- [Task description]
What you write must be the listing below in full, word for word, minus its pictures.

- [Dataset excerpt]
##############################

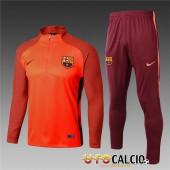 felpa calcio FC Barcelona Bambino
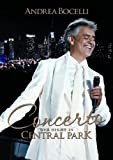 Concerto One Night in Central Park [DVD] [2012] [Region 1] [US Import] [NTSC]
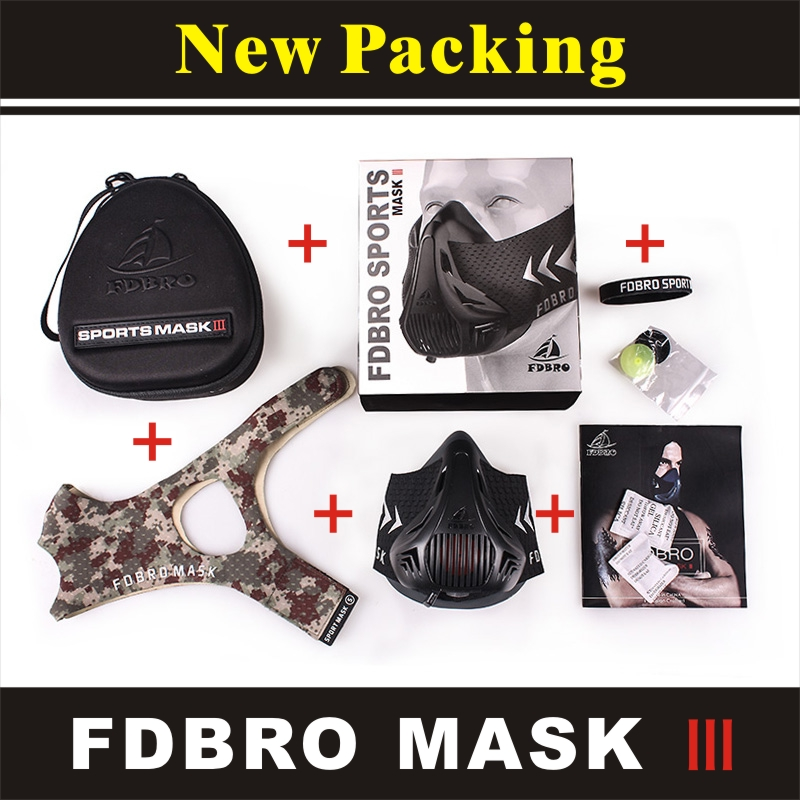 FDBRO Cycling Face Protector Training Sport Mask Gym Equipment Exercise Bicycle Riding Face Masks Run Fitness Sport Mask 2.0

##############################

- [Solution to this exercise]
 felpa calcio FC Barcelona Bambino
 Concerto One Night in Central Park [DVD] [2012] [Region 1] [US Import] [NTSC]
 FDBRO Cycling Face Protector Training Sport Mask Gym Equipment Exercise Bicycle Riding Face Masks Run Fitness Sport Mask 2.0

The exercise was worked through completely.